As my daughter Stella gets older, I sometimes think back to my childhood. The very young years are often a blur. I do remember feeling loved and safe and being filled with wonder. My earliest memory is from about four years old, I would guess, and I am in the front room of the first house I lived in, a second floor, three bedroom apartment in Brooklyn. There were seven of us kids along with my parents who converted what would have been the living room into their bedroom. I had to learn to share space at a very young age and didn’t have a room of my own until I was seventeen.
We called the front room the porch, partly because it was where we played and partly because it had a bunch of windows that opened up to the street below. It seemed airy and light to me.
The memory is of my mother and one of my brothers, Greg I think, and myself, at night. The windows were open so it must have been summer. Sometimes we kids would lay blankets down on the parquet floors and sleep out there because the cool night air seemed to circulate better than in the small windowed bedrooms. My mom was sitting in a chair and my brother and I were looking out a window at the few stars that could be seen in the nighttime sky of the city. He was pointing out the big dipper. The memory fills me with a feeling of contentment and a sense of wonder.

**Record set**

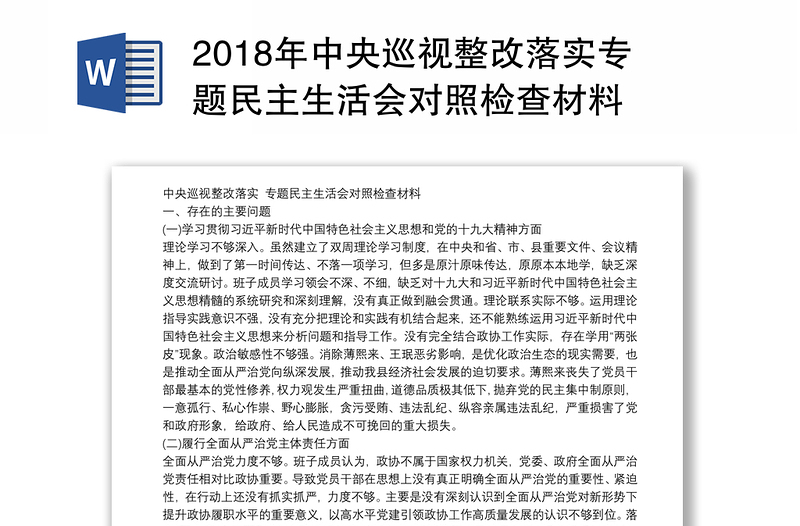 W

2018年中央巡视整改落实专题民主生活会对照检查材料

中央巡视整改落实 专题民主生活会对照检查材料
一、存在的主要问题
(一)学习贯彻习近平新时代中国特色社会主义思想和党的十九大精神方面
理论学习不够深入。虽然建立了双周理论学习制度，在中央和省、市、县重要文件、会议精神上，做到了第一时间传达、不落一项学习，但多是原汁原味传达，原原本本地学，缺乏深度交流研讨。班子成员学习领会不深、不细，缺乏对十九大和习近平新时代中国特色社会主义思想精髓的系统研究和深刻理解，没有真正做到融会贯通。理论联系实际不够。运用理论指导实践意识不强，没有充分把理论和实践有机结合起来，还不能熟练运用习近平新时代中国特色社会主义思想来分析问题和指导工作。没有完全结合政协工作实际，存在学用"两张皮"现象。政治敏感性不够强。消除薄熙来、王珉恶劣影响，是优化政治生态的现实需要，也是推动全面从严治党向纵深发展，推动我县经济社会发展的迫切要求。薄熙来丧失了党员干部最基本的党性修养，权力观发生严重扭曲，道德品质极其低下，抛弃党的民主集中制原则，一意孤行、私心作祟、野心膨胀，贪污受贿、违法乱纪、纵容亲属违法乱纪，严重损害了党和政府形象，给政府、给人民造成不可挽回的重大损失。
(二)履行全面从严治党主体责任方面
全面从严治党力度不够。班子成员认为，政协不属于国家权力机关，党委、政府全面从严治党责任相对比政协重要。导致党员干部在思想上没有真正明确全面从严治党的重要性、紧迫性，在行动上还没有抓实抓严，力度不够。主要是没有深刻认识到全面从严治党对新形势下提升政协履职水平的重要意义，以高水平党建引领政协工作高质量发展的认识不够到位。落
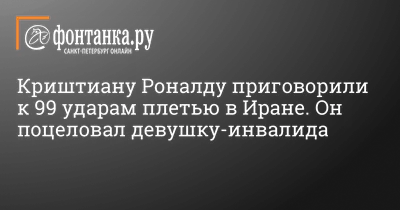 фонтанка.ру
САНКТ-ПЕТЕРБУРГ ОНЛАЙН

Криштиану Роналду приговорили к 99 ударам плетью в Иране. Он поцеловал девушку-инвалида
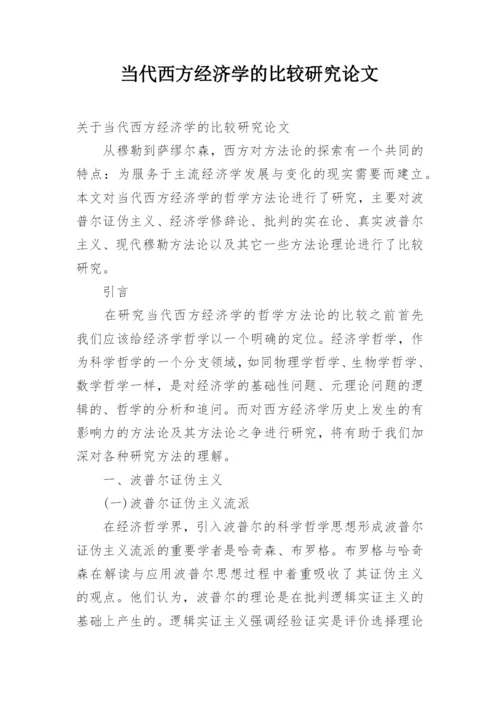 当代西方经济学的比较研究论文

关于当代西方经济学的比较研究论文

从穆勒到萨缪尔森，西方对方法论的探索有一个共同的特点：为服务于主流经济学发展与变化的现实需要而建立。本文对当代西方经济学的哲学方法论进行了研究，主要对波普尔证伪主义、经济学修辞论、批判的实在论、真实波普尔主义、现代穆勒方法论以及其它一些方法论理论进行了比较研究。

引言

在研究当代西方经济学的哲学方法论的比较之前首先我们应该给经济学哲学以一个明确的定位。经济学哲学，作为科学哲学的一个分支领域，如同物理学哲学、生物学哲学、数学哲学一样，是对经济学的基础性问题、元理论问题的逻辑的、哲学的分析和追问。而对西方经济学历史上发生的有影响力的方法论及其方法论之争进行研究，将有助于我们加深对各种研究方法的理解。

一、波普尔证伪主义

(一)波普尔证伪主义流派

在经济哲学界，引入波普尔的科学哲学思想形成波普尔证伪主义流派的重要学者是哈奇森、布罗格。布罗格与哈奇森在解读与应用波普尔思想过程中着重吸收了其证伪主义的观点。他们认为，波普尔的理论是在批判逻辑实证主义的基础上产生的。逻辑实证主义强调经验证实是评价选择理论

**Work instructions**
**A.** Reproduce the memoir passage word for word, from "As my daughter" up to and including "light to me.".
**B.** In the memoir passage, at what age did the writer first have a room of their own?
Rely only on the memoir passage, not on the entries.

**Answers given**
**A.**
As my daughter Stella gets older, I sometimes think back to my childhood. The very young years are often a blur. I do remember feeling loved and safe and being filled with wonder. My earliest memory is from about four years old, I would guess, and I am in the front room of the first house I lived in, a second floor, three bedroom apartment in Brooklyn. There were seven of us kids along with my parents who converted what would have been the living room into their bedroom. I had to learn to share space at a very young age and didn’t have a room of my own until I was seventeen.
We called the front room the porch, partly because it was where we played and partly because it had a bunch of windows that opened up to the street below. It seemed airy and light to me.

**B.** Seventeen.